One of the U.S. Air Force’s oldest flying squadrons celebrates its 100th anniversary at Laughlin Air Force Base, Aug. 18, 2017.

The 87th Flying Training Squadron, now known as the “Red Bulls,” dates back to the activation of 87th Aero Squadron. Today, the Red Bulls train U.S. Air Force and allied officers how to fly high performance aircraft in preparation for a fighter or bomber follow on.

“Although producing pilots is our primary mission, part of the driving force that allows us to do that is honoring our heritage,” said Lt. Col. Thomas Allen, 87th FTS commander. “What we do here is vital to the Air Force and being able to celebrate our squadron’s achievements shows how a squadron will grow to meet the needs of the Air Force.”

After its original activation, the squadron became reconstituted and consolidated with the 87th Pursuit Squadron in 1936. It wasn’t until 1942 that the squadron was constituted as the 87th Pursuit Squadron (Interceptor), and later redesignated as the 87th Fighter Squadron at Morris Field, North Carolina. 

In May 1942, the squadron operated P-40 Warhawks, which allowed Airmen access to fly against Rommel’s Corps in the North African Campaign. During the squadron’s 5-year role in the campaign, it transitioned to the P-47 Thunderbolt, and earned ten campaign streamers and two unit citations. These campaign streamers signified their participation in combat areas, whereas the citations were given for their overall performance.

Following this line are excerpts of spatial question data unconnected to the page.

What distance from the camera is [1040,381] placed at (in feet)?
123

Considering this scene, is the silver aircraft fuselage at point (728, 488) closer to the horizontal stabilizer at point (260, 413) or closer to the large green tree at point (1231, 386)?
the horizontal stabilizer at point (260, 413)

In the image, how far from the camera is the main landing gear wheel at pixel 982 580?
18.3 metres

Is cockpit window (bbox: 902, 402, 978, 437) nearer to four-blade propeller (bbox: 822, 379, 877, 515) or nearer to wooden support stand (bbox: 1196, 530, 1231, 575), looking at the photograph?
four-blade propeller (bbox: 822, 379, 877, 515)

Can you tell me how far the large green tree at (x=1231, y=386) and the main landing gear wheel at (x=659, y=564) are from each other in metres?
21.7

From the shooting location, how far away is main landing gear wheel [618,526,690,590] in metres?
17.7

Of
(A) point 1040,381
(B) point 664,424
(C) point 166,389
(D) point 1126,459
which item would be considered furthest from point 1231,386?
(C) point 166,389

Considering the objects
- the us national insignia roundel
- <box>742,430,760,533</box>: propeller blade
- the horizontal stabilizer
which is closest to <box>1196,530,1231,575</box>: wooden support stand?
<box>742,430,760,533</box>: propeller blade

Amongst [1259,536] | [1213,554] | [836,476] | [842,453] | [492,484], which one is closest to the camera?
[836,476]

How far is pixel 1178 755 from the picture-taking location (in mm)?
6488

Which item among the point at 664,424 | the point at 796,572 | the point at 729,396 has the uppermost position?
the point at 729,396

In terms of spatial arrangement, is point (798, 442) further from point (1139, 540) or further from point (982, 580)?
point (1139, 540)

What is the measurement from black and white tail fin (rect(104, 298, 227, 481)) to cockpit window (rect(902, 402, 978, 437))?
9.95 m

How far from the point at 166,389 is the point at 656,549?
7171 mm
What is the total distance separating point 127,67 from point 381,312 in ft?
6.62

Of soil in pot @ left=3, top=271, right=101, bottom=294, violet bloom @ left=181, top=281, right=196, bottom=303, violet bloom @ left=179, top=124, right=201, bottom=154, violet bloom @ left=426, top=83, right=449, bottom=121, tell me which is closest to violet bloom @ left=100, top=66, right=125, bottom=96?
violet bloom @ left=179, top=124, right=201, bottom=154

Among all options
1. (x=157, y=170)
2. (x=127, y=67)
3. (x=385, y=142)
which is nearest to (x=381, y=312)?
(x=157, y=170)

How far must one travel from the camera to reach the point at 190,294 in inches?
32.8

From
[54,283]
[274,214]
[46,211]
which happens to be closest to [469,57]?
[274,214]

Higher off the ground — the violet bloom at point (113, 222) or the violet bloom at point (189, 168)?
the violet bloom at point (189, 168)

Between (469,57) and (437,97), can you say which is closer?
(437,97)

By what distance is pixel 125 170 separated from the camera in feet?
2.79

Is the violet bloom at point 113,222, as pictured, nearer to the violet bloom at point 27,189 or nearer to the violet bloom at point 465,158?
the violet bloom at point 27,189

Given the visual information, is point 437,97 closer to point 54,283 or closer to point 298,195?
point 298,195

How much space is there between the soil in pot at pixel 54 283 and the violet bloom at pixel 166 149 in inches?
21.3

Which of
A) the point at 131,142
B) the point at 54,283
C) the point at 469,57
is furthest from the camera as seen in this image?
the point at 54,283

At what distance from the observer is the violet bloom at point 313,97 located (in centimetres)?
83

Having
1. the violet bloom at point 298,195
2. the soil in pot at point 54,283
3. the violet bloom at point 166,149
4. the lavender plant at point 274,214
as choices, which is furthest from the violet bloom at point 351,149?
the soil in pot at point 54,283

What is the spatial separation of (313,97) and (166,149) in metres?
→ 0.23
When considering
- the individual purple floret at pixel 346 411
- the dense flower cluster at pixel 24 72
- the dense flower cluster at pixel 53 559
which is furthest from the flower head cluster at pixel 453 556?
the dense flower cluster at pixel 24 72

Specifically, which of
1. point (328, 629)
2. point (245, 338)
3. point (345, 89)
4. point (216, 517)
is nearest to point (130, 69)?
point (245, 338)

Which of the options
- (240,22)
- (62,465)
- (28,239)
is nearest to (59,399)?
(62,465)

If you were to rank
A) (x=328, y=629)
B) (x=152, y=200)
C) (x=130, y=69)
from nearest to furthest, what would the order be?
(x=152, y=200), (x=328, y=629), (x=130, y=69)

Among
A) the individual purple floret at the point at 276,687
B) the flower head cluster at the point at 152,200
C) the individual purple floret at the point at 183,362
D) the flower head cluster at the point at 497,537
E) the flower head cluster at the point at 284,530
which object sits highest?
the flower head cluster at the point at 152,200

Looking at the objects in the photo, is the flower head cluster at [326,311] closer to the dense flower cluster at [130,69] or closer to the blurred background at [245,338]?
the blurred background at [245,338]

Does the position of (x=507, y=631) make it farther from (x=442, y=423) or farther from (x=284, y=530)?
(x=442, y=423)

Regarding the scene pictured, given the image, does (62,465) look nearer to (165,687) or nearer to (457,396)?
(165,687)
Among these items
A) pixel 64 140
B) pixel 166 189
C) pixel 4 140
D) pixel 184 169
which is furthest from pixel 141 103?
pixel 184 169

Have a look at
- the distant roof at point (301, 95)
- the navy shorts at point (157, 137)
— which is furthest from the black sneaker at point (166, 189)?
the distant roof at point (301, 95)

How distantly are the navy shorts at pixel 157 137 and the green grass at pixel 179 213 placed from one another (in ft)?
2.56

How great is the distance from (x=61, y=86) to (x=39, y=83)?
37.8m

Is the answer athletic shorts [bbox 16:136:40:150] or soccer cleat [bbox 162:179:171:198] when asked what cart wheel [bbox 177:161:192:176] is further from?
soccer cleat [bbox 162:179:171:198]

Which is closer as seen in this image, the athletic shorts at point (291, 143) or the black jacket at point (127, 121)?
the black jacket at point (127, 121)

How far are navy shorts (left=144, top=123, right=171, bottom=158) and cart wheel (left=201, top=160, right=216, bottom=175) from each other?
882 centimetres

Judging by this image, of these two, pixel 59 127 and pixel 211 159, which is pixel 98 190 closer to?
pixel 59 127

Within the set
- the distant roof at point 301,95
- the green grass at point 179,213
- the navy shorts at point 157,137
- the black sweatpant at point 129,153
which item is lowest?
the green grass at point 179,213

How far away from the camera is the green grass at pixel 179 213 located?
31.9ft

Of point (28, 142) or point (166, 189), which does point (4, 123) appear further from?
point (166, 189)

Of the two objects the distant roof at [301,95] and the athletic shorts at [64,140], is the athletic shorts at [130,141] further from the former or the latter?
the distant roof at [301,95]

“The 87th made its name known by the end of World War II for its skilled pilots,” said Capt. Christopher Suhar, 47th Flying Training Wing historian. “By the time the squadron was reactivated, it became responsible for one of the most impressive jet aircraft – the F-86D Sabre. The Sabre allowed the squadron the ability to fulfill its commitment as an alert and combat responsive squadron.”

Producing next generation pilots and combat Airmen is inevitable.

“For years the 87th was designated as an Interceptor Squadron,” said Suhar. “That same mentality – combat driven, focus, and desire to defend the constitution – has fueled our training mission since 1990. Nevertheless, we still produce pilots who will likely see combat within a year of graduation.”

Today, the squadron does not see combat; however, its pilots log many hours producing approximately 115 graduates each year, which that number is increasing over the next several years.

“Even though our mission has changed over the last 100 years, it is our duty to ensure our legacy is carried on,” said Allen. “This is a rare achievement that allows us the opportunity to take a moment to look back and acknowledge what it takes for a squadron to sustain for so long. The Air Force is significantly smaller than before, yet our squadron still remains and continues to leave a mark in history.”

The 87th FTS’s roots started with developing combat-ready pilots, and that focus has carried over throughout missions and decades, where now being a "Red Bull" means to be a pilot ready to train as a warrior, and master of the T-38C Talon.